3. هُدًى وَرَحْمَةً لِّلْمُحْسِنِينَ
hudaw wa raḥmatal lil-muḥsinīn
3. menjadi petunjuk dan rahmat bagi orang-orang yang berbuat kebaikan.
Tafsir :
هُدًى dan رَحْمَةً disini I’rabnya adalah haal yang maksudnya adalah “ayat-ayat al-Quran ini sebagai petunjuk dan rahmat”. Artinya barang siapa yang memperhatikan ayat-ayat ini maka ia telah mengambil petunjuk sebagai sebab untuk mendapatkan rahmat Allah ﷻ di dunia dan rahmat Allah ﷻ di akhirat kelak yaitu masuk surga. Akan tetapi tidak semua orang bisa mengambil Al-Qur’an atau surat Luqman ini sebagai petunjuk, Allah ﷻ sebutkan hanya الْمُحْسِنُوْنُ (orang-orang muhsin) yang bisa. Siapakah الْمُحْسِنُوْنُ (orang-orang muhsin)?, yaitu orang-orang yang telah mencapai derajat ihsan ketika beribadah kepada Allah dan ketika bermuamalah dengan manusia yang lain.([1])

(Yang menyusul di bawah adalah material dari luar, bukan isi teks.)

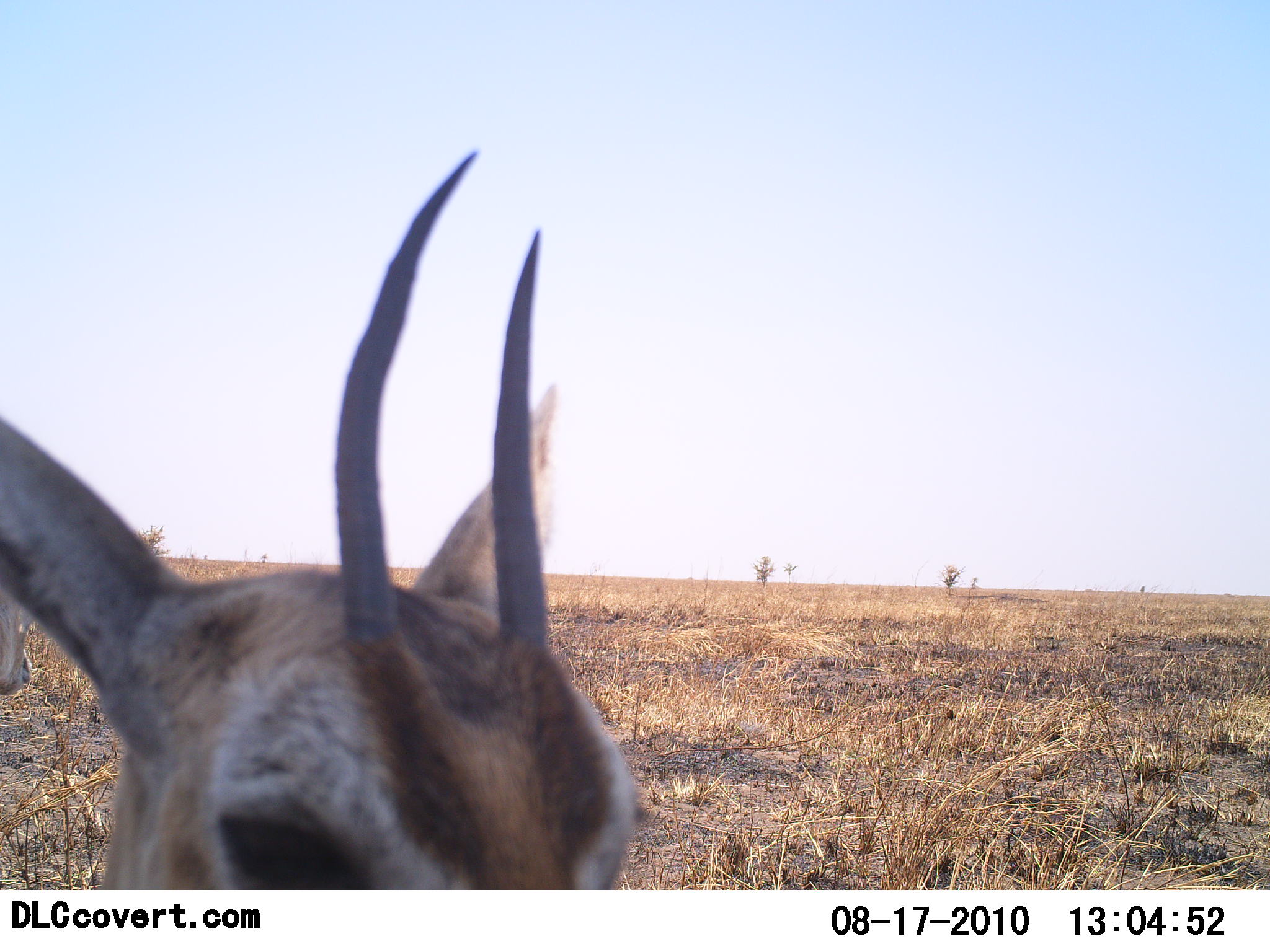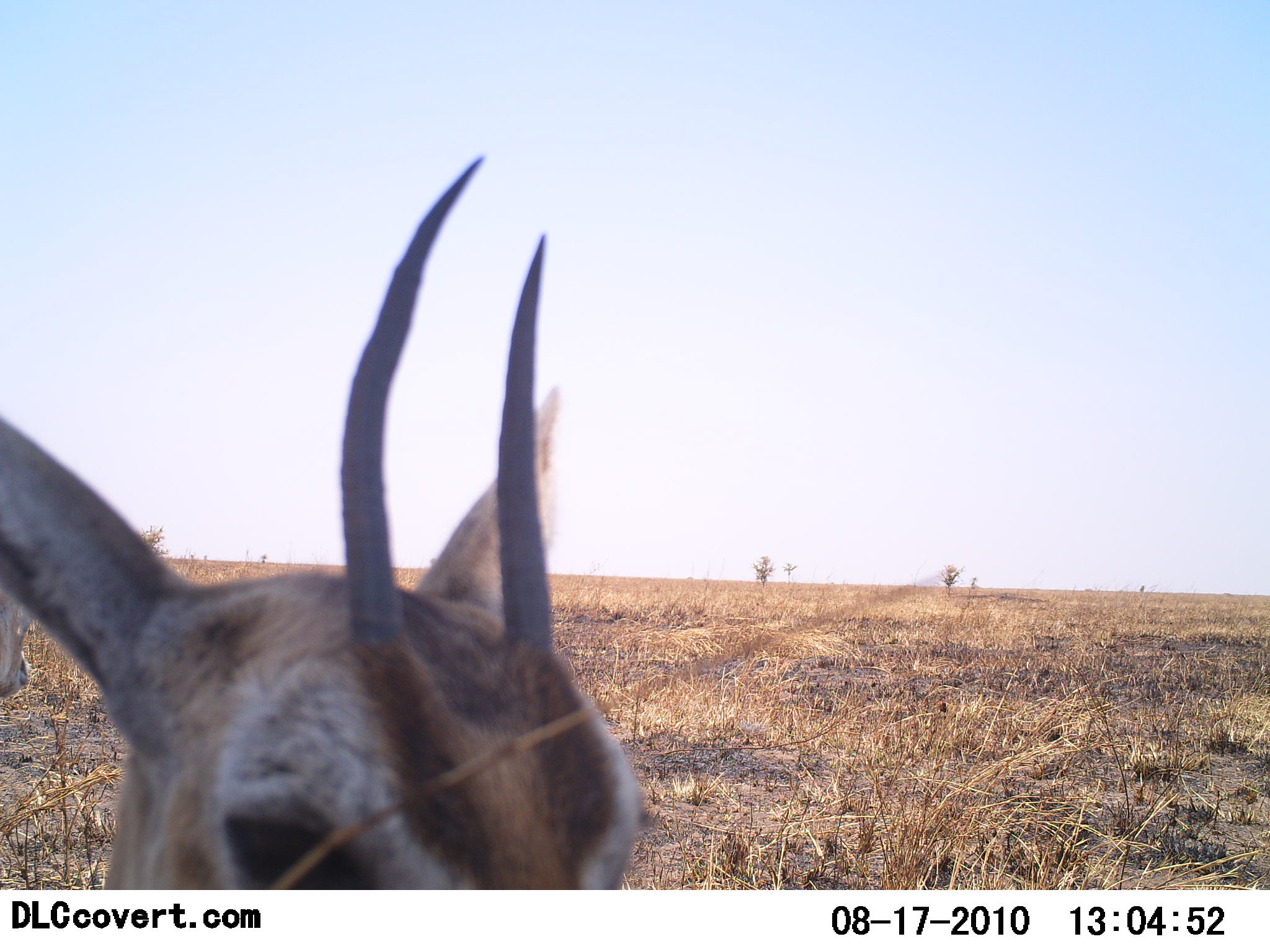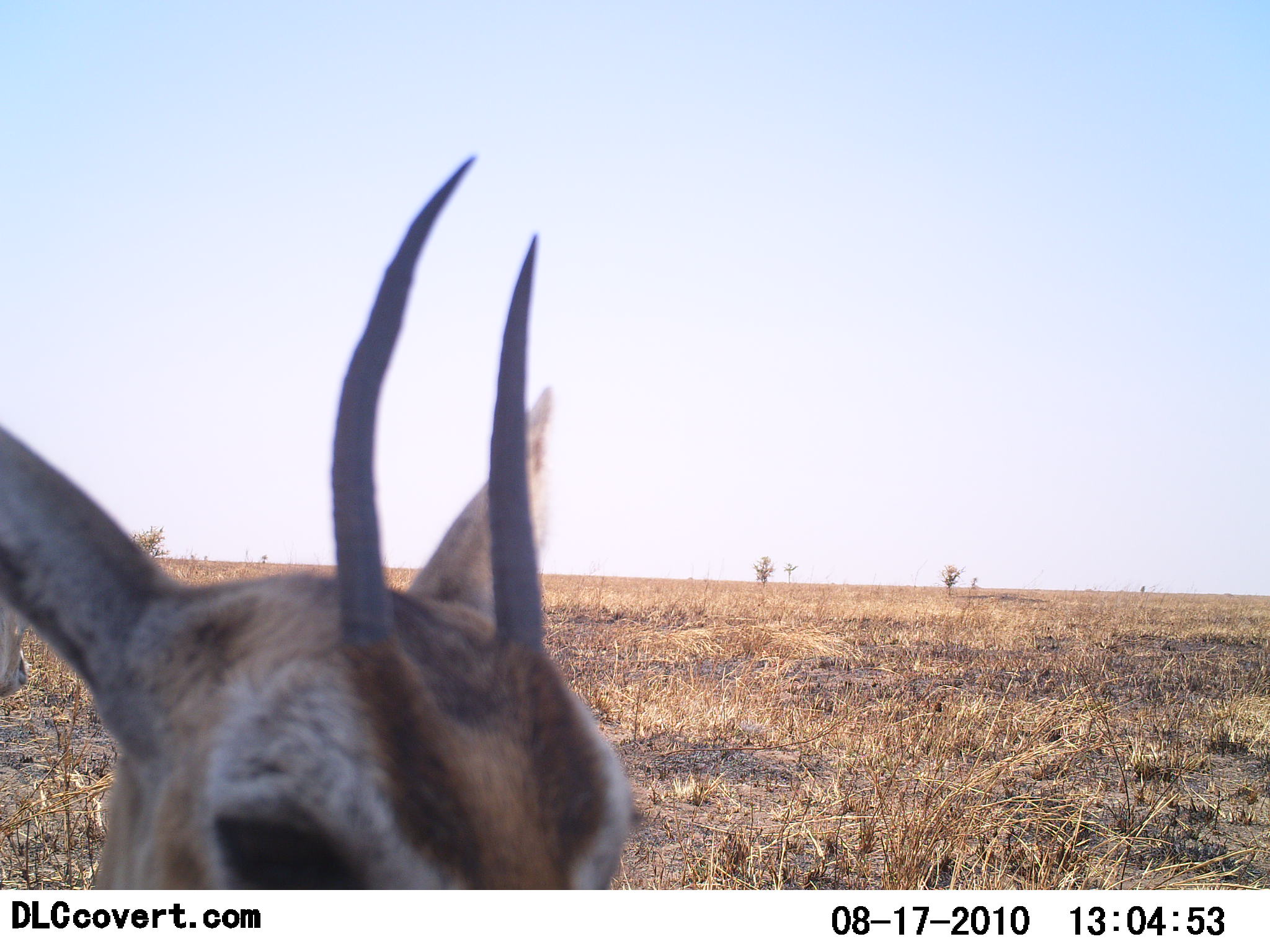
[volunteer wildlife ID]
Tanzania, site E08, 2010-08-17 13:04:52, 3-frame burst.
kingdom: Animalia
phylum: Chordata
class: Mammalia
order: Artiodactyla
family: Bovidae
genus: Eudorcas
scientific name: Eudorcas thomsonii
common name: thomson's gazelle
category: gazellethomsons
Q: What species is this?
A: Gazellethomsons (thomson's gazelle) (Eudorcas thomsonii).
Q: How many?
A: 1.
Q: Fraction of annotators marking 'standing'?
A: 93%.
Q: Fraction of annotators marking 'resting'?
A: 0%.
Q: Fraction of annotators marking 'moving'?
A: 0%.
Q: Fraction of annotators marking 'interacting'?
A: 7%.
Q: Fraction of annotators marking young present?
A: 13%.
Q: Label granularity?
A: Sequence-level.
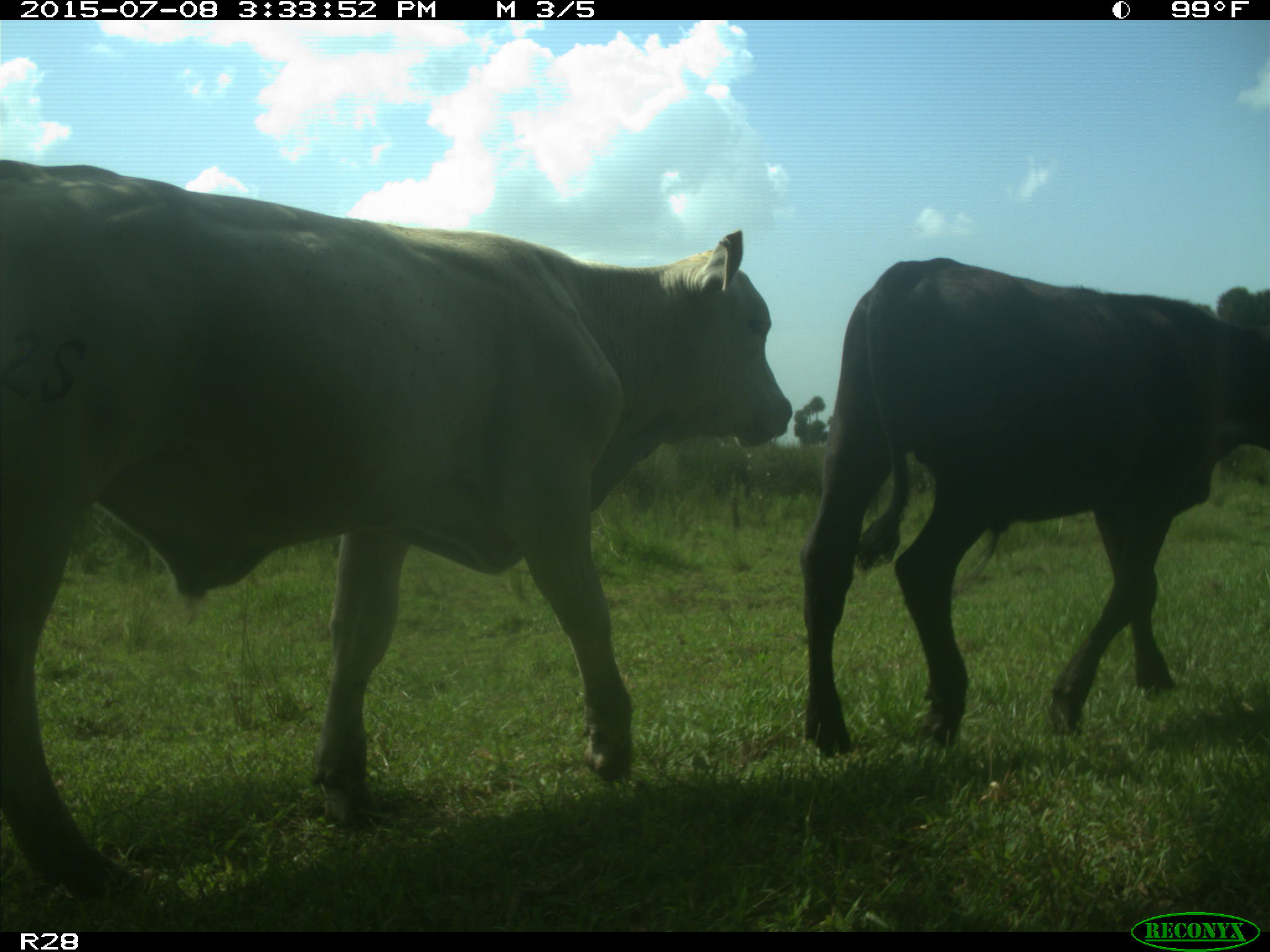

Pengertian ihsan sebagaimana yang telah dijelaskan oleh Nabi ﷺ dalam sebuah hadits adalah
أَنْ تَعْبُدَ اللَّهَ كَأَنَّكَ تَرَاهُ فَإِنْ لَمْ تَكُنْ تَرَاهُ فَإِنَّهُ يَرَاكَ
“Engkau beribadah kepada Allah ﷻ seakan engkau melihat-Nya, maka bila engkau tidak melihat Allah ﷻ maka sesungguhnya Allah ﷻ melihatmu.”([2])
Orang yang telah mencapai ihsan adalah orang yang beribadah kepada Allah ﷻ dalam penuh muroqobah (meyakini bahwa Allah ﷻ Maha melihat dia). Hal ini ia lakukan dalam segala ibadah, dalam shalat, dzikir, dan juga ketika bermuamalah kepada manusia, ia merasa bahwa senantiasa Allah ﷻ sedang mengawasi dirinya. Ketika ia berbakti kepada orang tuanya, ketika ia berbuat baik kepada istri dan anak-anaknya, ketika ia memberi bantuan kepada fakir miskin, maka ia merasa bahwa Allah sedang melihat dan menilainya, sehingga sesungguhnya ia sedang bermuamalah dengan Allah yang sedang menilainya. Dengan demikian ia sangat mudah untuk meraih keikhlasan ketika berinteraksi dengan manusia, karena yang menjadi pusat perhatiannya adalah penilain Allah terhadap sikap muámalahnya kepada manusia.